* _Document segment_

Altered dopaminergic modulation of prolactin and aldosterone secretion in pseudohypoparathyroidism.

It has previously been demonstrated in our laboratory that patients with pseudohypoparathyroidism (PsHP) have impaired PRL responses to TRH and chlorpromazine. We have also observed that these patients have low basal plasma renin activity (PRA) and decreased aldosterone responses to upright posture and isometric handgrip exercise. Since inhibitory dopaminergic modulation of PRL and aldosterone is well established, we have examined whether PsHP is associated with altered dopaminergic inhibition of PRL and aldosterone secretion. To investigate this possibility, we compared the plasma PRL, aldosterone, and PRA responses to the dopamine antagonist metoclopramide (MCP; 10 mg iv) in seven normocalcemic PsHP patients and twelve normal controls. These patients were on no medications except calcium and vitamin D for 2 weeks; they were maintained on a diet containing 50 meq of sodium and 80 meq of potassium for 5 days. Although basal PRL levels were similar in the two groups of subjects, the maximal incremental PRL response in PsHP patients (38.7 +/- 12.6 ng/ml) was less (P less than 0.01) than in normal subjects (61.6 +/- 9.6 ng/ml). Basal supine plasma aldosterone was less (P less than 0.01) in PsHP patients (8.0 +/- 1.1 ng/dl) than in normal subjects (13.4 +/- 2.1 ng/dl). Maximum incremental aldosterone response to MCP (8.7 +/- 1.9 ng/dl) in PsHP patients was also less (P less than 0.01) than in normal subjects (13.4 +/- 2.1 ng/dl). Basal supine PRA was lower (P less than 0.05) in PsHP patients (1.3 +/- 0.3 ng/ml.h) than in normal subjects (2.8 +/- 0.4 ng/ml.h). However, the PRA responses to MCP were similar in both groups. Tonic dopaminergic inhibition of PRL and aldosterone secretion, but not renin secretion, appears to be less pronounced in PsHP patients. This is the first disease state in which reduced aldosterone responses to dopamine antoganism have been observed. Decreased PRL and aldosterone responses to MCP may reflect decreased ambient dopamine levels and/or a reduction in dopamine receptor number or binding affinity.

* _The data_
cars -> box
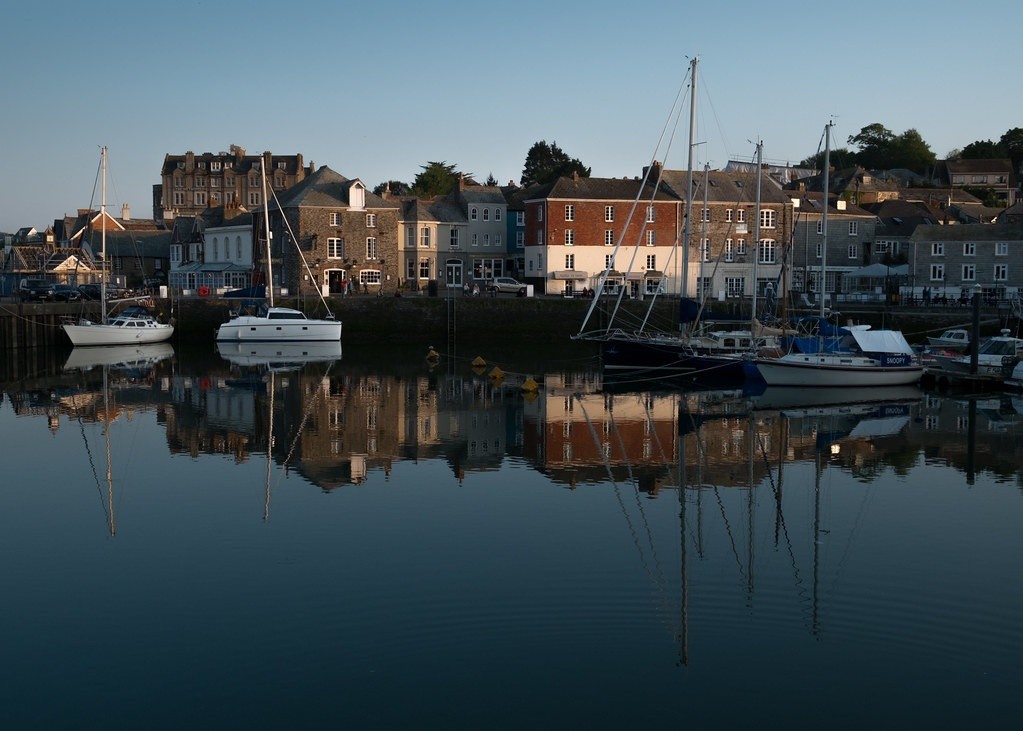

* _What this task involves_
In the abstract on pseudohypoparathyroidism, what dose of metoclopramide was given, and by what route?

* _Exercise result_
10 mg, given intravenously.